• Source excerpt
++++++++++
One of the main reasons DBs are fast is thanks to indexes. An index is a data structure for efficiently accessing parts of a table.
It’s like the index of a book, where key terms are displayed in sorted order pointing to which pages they appear on.
A powerful index data structure is the B+ Tree, also used in file systems.
B+ Tree addresses 2 problems of a simple sorted array:
We can fix the second problem by storing the data in a binary search tree, where each node stores the “middle element” for that level.
In a BST, insertion only touches parts of the tree (the path from the root) which is more efficient than inserting into a sorted array.
A B+ Tree can be thought of as an “n-ary” search tree: each level of the tree can store multiple values, and each node can have multiple children.
The best way to understand B+ Trees is by playing with them, and the inimitable Vincent Lin built a wonderful tool for this:
https://bptvisualizer.netlify.app
The rest of the slides should be read while you play with the visualizer.
Click Import > Use Initial Example > Import
This creates the example tree. Click “Show full nodes” or press F
There are 2 kinds of notes in a B+ Tree: internal nodes and leaf nodes.
All actual data live in the leafs, while the internal nodes work as guides to search the leafs
Each node has a capacity which is the number of values it stores.
Some of the entries may be empty in each node.
Each non-empty value v in an internal node points to two children: the left pointer points to a subtree where all values are < v, and the right pointer to a subtree where values are \geq v.
So when searching, we start from the root, compare the searched value with each entry in the node, then follow the appropriate pointer.
Try searching for a value using the web tool!
That was a point query when we just search for one single value.
B+ Trees also support range queries, where we look for bunch of values falling in a range.
For example, to find values in the range [0, …, 66], we first search for the left boundary 0, then keep scanning to the right until we find 66 (or a larger number).
This explain what the dashed lines connecting the leafs are for: they are “next pointers” that let you continue scanning to the next leaf when doing a range query.
A B+ Tree must be balanced, meaning all leafs must be at the same level
Every node except for the root must also be at least half-full (give or take 1).
In our example, because the capacity is 3, a node must at least hold 1 entry (3/2 = 1.5, rounding down to 1).
++++++++++
• Source data
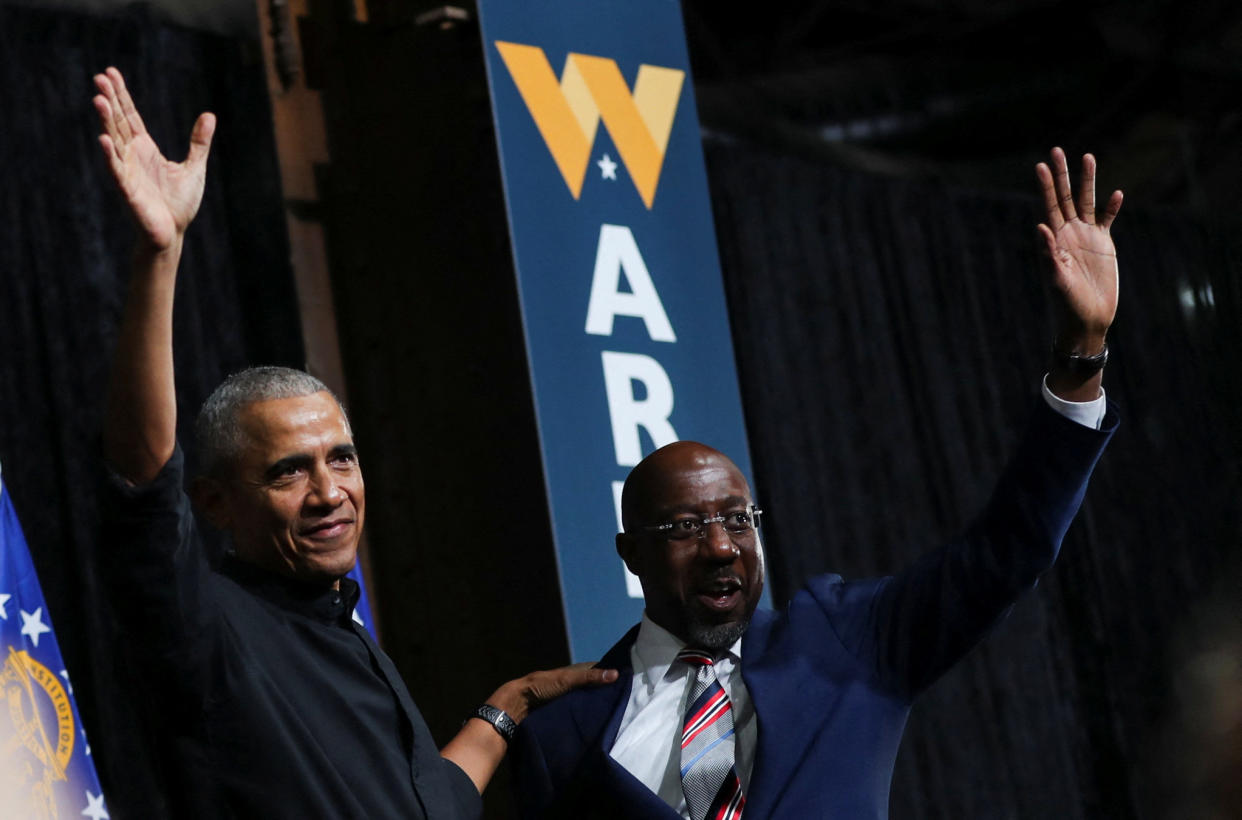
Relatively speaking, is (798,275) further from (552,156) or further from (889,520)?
++++++++++
• Goal 1
Summarize the B+ Tree text in two sentences.
• Goal 2
Transcribe the B+ Tree text from "Some of the" to "the web tool!".
The material that comes after the text on B+ Trees is separate from it.

• Correct answer 1
Databases get much of their speed from indexes, and the B+ Tree is a powerful index structure that works like an n-ary search tree, with internal nodes guiding the search toward the leaf nodes where all actual data live. A B+ Tree supports both point queries and range queries, using next pointers between leaves to keep scanning, and it must stay balanced, with every node except the root at least half-full.

• Correct answer 2
Some of the entries may be empty in each node.
Each non-empty value v in an internal node points to two children: the left pointer points to a subtree where all values are < v, and the right pointer to a subtree where values are \geq v.
So when searching, we start from the root, compare the searched value with each entry in the node, then follow the appropriate pointer.
Try searching for a value using the web tool!